Terça-feira, Setembro 25, 2007
MISSÃO SOLAR:Título:
SunshineRealizador: Danny Boyle
Ano: 2007

Desde que realizou
Trainspotting, no já longínquo ano de 1996, que Danny Boyle se tornou num dos realizadores mais seguidos do Mundo. No entanto, até à data, o realizador inglês nunca mais tinha atingido o mesmo nível de genialidade, apesar de vários bons filmes.
Uma coisa que Danny Boyle tem feito nesta sua carreira é divertir-se. Boyle é como Tarantino, um dos grandes mestres da sua geração: um cineasta com grande amor pelo cinema, que apenas procura entreter-se, homenageando os seus géneros favoritos. Só assim se pode perceber um filme como
Milhões. E assim se justifica a aposta neste
Missão Solar, um filme de ficção-científica que faz a devida homenagem.
Missão Solar é então uma colagem de alguns títulos marcantes da ficção-científica: de
Armageddon a
O Enigma Do Horizonte, passando por
Alien - O Oitavo Passageiro até
2001: Odisseia No Espaço.
Missão Solar pode-se chamar de xunga moderno. E isto é um elogio.
De
Armageddon temos então o conceito: a Terra vive um inverno solar e a solução é enviar uma nave, a Icarus II, com os melhores cientistas e astronautas a bordo, com uma bomba gigante que fará "reiniciar" o sol, numa empresa quase-suicida. Mas se há uma Icarus II, isto significa que já houve uma Icarus I - uma primeira expedição que se perdeu misteriosamente e que eles vão encontrar à deriva no espaço. Bem-vindos a
O Enigma Do Horizonte. Depois encontramos ainda a influência-slasher de
Alien - O Oitavo Passageiro, na fórmula
uma nave, oito astronautas, um assassino letal. E, por fim, de
2001: Odisseia No Espaço é importada a grande mensagem moral do filme, a um nível metafísico de fatalidade, epifanias, Deus, vida e morte.

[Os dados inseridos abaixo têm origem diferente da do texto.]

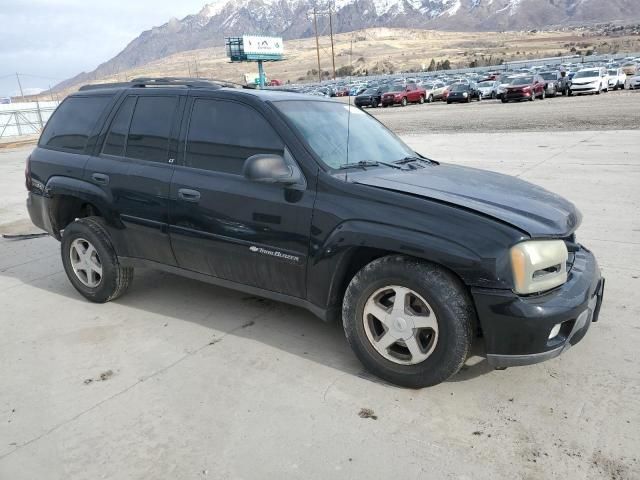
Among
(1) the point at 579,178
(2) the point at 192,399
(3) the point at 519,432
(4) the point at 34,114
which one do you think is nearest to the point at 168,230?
(2) the point at 192,399

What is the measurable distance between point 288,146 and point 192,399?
5.45 feet

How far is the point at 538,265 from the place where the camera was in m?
2.96

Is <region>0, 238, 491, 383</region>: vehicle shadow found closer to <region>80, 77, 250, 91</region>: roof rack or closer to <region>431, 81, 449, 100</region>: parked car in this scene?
<region>80, 77, 250, 91</region>: roof rack

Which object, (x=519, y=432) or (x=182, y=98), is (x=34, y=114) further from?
(x=519, y=432)

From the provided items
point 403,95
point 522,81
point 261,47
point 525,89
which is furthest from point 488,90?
point 261,47

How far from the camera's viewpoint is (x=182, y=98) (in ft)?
13.8

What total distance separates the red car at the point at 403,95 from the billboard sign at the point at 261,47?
5386 centimetres

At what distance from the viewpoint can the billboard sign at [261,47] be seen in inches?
3401

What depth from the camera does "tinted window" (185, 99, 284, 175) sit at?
12.4ft

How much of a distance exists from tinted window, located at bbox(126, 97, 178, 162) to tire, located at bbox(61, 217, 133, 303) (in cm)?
72

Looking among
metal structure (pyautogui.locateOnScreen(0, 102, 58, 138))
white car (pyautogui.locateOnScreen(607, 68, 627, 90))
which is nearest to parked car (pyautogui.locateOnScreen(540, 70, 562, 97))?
white car (pyautogui.locateOnScreen(607, 68, 627, 90))

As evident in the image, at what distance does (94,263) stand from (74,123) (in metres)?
1.26

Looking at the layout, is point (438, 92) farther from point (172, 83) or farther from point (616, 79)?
point (172, 83)

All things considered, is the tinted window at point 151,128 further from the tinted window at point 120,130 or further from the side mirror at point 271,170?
the side mirror at point 271,170
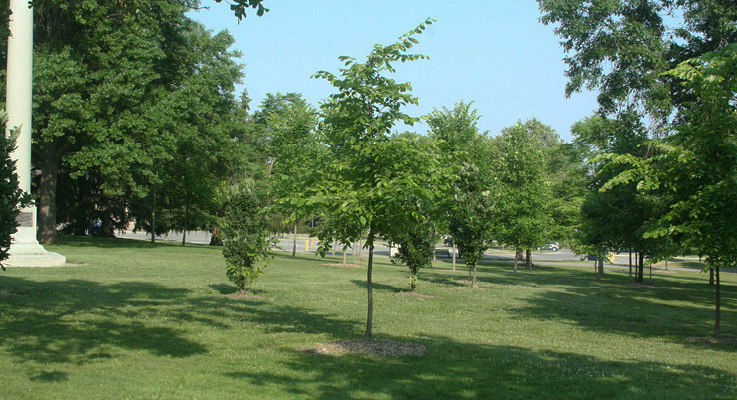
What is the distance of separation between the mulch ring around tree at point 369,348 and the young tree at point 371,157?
42 centimetres

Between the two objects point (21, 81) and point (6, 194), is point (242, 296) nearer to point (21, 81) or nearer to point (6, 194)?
point (6, 194)

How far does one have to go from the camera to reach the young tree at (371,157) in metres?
8.75

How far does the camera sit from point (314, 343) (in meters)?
9.91

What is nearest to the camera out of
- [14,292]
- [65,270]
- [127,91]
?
[14,292]

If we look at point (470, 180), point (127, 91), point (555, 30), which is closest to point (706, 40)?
point (555, 30)

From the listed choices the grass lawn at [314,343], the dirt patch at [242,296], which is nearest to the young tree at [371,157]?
the grass lawn at [314,343]

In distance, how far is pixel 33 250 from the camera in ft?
65.4

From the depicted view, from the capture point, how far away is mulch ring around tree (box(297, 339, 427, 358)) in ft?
30.2

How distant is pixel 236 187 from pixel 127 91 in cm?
1421

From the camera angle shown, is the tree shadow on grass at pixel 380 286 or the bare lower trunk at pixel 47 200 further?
the bare lower trunk at pixel 47 200

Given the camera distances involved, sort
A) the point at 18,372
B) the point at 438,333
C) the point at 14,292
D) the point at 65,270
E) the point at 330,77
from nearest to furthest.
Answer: the point at 18,372 < the point at 330,77 < the point at 438,333 < the point at 14,292 < the point at 65,270

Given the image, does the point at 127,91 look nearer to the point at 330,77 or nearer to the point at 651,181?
the point at 330,77

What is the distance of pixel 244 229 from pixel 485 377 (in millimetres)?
9186

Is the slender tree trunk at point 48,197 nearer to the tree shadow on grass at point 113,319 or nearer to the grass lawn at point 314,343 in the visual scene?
the grass lawn at point 314,343
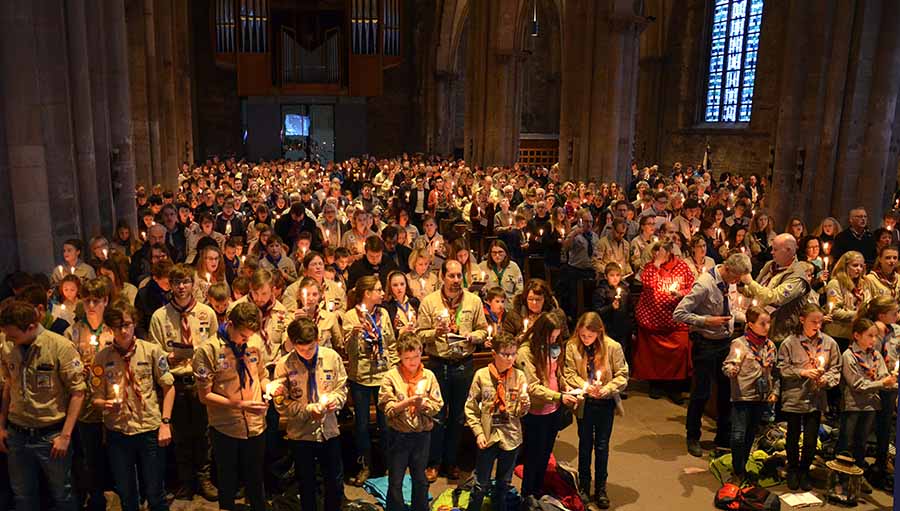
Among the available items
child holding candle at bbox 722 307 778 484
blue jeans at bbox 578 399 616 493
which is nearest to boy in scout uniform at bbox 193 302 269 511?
blue jeans at bbox 578 399 616 493

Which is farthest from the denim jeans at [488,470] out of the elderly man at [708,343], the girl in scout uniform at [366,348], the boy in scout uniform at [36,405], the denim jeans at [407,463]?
the boy in scout uniform at [36,405]

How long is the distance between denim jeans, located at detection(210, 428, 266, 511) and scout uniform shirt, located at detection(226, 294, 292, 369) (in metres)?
0.62

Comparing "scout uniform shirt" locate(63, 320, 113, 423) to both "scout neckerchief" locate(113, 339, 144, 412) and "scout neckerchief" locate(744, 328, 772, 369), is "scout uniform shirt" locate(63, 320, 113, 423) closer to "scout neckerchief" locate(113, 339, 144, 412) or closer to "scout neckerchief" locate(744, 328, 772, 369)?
"scout neckerchief" locate(113, 339, 144, 412)

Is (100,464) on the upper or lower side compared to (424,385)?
lower

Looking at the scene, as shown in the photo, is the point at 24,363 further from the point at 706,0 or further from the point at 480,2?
the point at 706,0

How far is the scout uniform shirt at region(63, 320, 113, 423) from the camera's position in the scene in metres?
5.82

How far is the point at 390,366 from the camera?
699 cm

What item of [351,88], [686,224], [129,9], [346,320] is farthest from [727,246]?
[351,88]

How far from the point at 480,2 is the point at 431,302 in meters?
24.3

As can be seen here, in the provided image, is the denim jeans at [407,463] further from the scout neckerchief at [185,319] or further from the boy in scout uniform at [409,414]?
the scout neckerchief at [185,319]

Missão Solar é então um filme de ficção-científica que recupera a faceta psicológica do tema, naquela altura que a descoberta do espaço ainda levantava muita discussão acerca da mortalidade e da divindade, não se furtando um pouco às trips do cinema dos anos 70, que vimos já o ano passado em
The Fountain - O Último Capítulo. No entanto, a embrulhar tudo isto está uma embalagem de slasher, com sangue a escorrer pelas paredes e cabeças cortadas.
No espaço ninguém te consgeue ouvir gritar. Danny Boyle segue esta punhcline à risca e filma
Missão Solar com grande bonomia, alternando os silêncios com uma banda-sonora magistral (vénia aos Underworld), criando uma tensão de se cortar à faca e um thriller de nos deixar com o coração nas mãos. O herói colectivo, heterógeno o bastante para criarmos relações de ódio e amor com cada um deles, consegue estabelecer entre si uma rede de relacionamentos realista e credível, suficiente para nos sentirmos um deles.
Missão Solar poderá ser visto com desconfiança por quem o olha de fora, mas para quem não se amedrontar pelas aparências, será sem dúvida um dos filmes do ano. Um excelente tributo à ficção-científica, um conjunto de momentos memoráveis (astronautas dourados à deriva no espaço resulta muito bem) e uma cinematografia acima da média (quase toda ela artesanal), faz de
Missão Solar um dos mais deliciosos Le Big Macs de 2007.